That's the reason why we've, you know, we feel lung is a more heterogeneous population, and I can go into greater detail on that if you're interested.

Gil Blum
Senior Analyst, Needham & Company

Yes.

David Berman
Chief Scientific Officer, Immunocore

Yeah. So we have focused on enrolling the patients that we think are going to be most likely to respond. We're doing combinations to allow us to move earlier, and that just has taken more time. So we'll have that data maturing this year, and then we'll be presenting that data in fourth quarter.

Gil Blum
Senior Analyst, Needham & Company

So speaking to the heterogeneity here, a lot, most patients express PRAME. So is this PRAME heterogeneity, or as you mentioned, like other important biological.

David Berman
Chief Scientific Officer, Immunocore

Yeah. I mean, Gil, to me, there's like multiple levels of, and so maybe it's good for me to explain what I mean by that. First is the, first is the, there's the PRAME expression, right? Some patients express PRAME, and some don't. In adeno, it's about somewhere between 40%-45%, that's the largest type, are PRAME positive, the rest are PRAME negative. So we don't want to enroll those PRAME negative, because we won't see a signal. In squamous, it's higher. It's about 70% are PRAME positive. So that's that first level. There's that just patient heterogeneity and screening that has to take place.
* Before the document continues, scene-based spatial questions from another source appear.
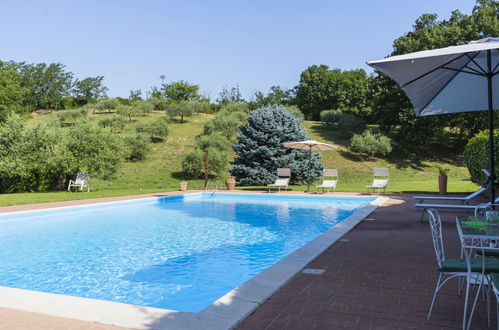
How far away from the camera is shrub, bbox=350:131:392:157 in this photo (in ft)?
90.2

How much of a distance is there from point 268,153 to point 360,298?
1567 cm

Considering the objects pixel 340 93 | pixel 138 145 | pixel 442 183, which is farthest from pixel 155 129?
pixel 340 93

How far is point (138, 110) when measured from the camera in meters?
39.8

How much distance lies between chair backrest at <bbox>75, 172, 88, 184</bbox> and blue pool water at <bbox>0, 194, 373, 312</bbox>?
5116mm

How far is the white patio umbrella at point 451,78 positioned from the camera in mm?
4508

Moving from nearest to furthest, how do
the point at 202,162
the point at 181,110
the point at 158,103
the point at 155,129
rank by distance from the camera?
1. the point at 202,162
2. the point at 155,129
3. the point at 181,110
4. the point at 158,103

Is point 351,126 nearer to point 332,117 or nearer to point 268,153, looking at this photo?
point 332,117

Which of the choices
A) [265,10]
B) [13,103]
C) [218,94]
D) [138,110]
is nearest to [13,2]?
[265,10]

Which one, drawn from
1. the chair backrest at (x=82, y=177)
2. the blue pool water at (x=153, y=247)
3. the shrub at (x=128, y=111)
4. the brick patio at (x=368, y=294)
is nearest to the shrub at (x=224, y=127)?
the shrub at (x=128, y=111)

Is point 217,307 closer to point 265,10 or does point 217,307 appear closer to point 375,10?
point 375,10

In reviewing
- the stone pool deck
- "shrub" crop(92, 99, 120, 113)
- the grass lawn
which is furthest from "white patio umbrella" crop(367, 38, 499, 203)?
"shrub" crop(92, 99, 120, 113)

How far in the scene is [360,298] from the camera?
3.49 meters

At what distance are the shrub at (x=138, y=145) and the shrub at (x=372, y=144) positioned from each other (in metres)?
15.4

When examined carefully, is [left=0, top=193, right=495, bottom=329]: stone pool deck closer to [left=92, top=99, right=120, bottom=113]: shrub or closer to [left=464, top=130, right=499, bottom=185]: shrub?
[left=464, top=130, right=499, bottom=185]: shrub
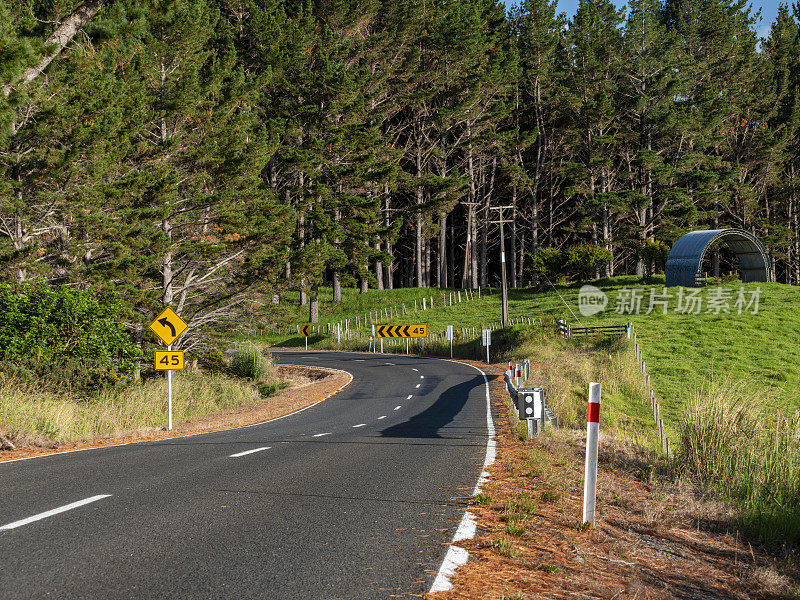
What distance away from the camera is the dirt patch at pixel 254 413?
11.8 meters

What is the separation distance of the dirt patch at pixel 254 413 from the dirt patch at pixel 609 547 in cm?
788

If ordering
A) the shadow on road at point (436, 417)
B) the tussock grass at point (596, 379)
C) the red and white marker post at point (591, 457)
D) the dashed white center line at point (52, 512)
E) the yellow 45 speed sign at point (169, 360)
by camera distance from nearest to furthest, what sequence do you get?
the dashed white center line at point (52, 512) < the red and white marker post at point (591, 457) < the shadow on road at point (436, 417) < the yellow 45 speed sign at point (169, 360) < the tussock grass at point (596, 379)

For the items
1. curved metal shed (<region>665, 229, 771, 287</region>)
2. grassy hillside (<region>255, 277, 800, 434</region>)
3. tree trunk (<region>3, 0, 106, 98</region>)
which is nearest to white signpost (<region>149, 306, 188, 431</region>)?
tree trunk (<region>3, 0, 106, 98</region>)

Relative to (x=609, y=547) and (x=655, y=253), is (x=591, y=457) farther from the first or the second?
(x=655, y=253)

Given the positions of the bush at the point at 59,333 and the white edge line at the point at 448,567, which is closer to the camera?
the white edge line at the point at 448,567

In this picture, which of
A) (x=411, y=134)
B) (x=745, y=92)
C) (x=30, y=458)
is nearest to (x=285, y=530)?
(x=30, y=458)

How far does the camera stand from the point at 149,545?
17.0ft

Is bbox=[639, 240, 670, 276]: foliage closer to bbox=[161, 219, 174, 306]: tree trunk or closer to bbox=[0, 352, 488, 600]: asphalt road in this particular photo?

The second is, I would say, there's population-level heterogeneity, which is we know that, as I alluded to, some patients are EGFR, ALK mutant, some patients are Adeno, some patients are squamous. So there's population-level heterogeneity, different subsets, and we want to try and enroll the subsets where we think our mechanism can work the best initially before we, more broadly expand. And then there's the third type of heterogeneity. There's been several publications of this recently, and that is the intra-patient, intra-tumoral heterogeneity that appears to be quite common, especially after checkpoints. And there was a very nice paper on this recently, which is after checkpoints, there was a lot of heterogeneity in lung cancer. You don't see that heterogeneity after EGFR or targeted therapy, and you see less of it after chemotherapy, although you do see some.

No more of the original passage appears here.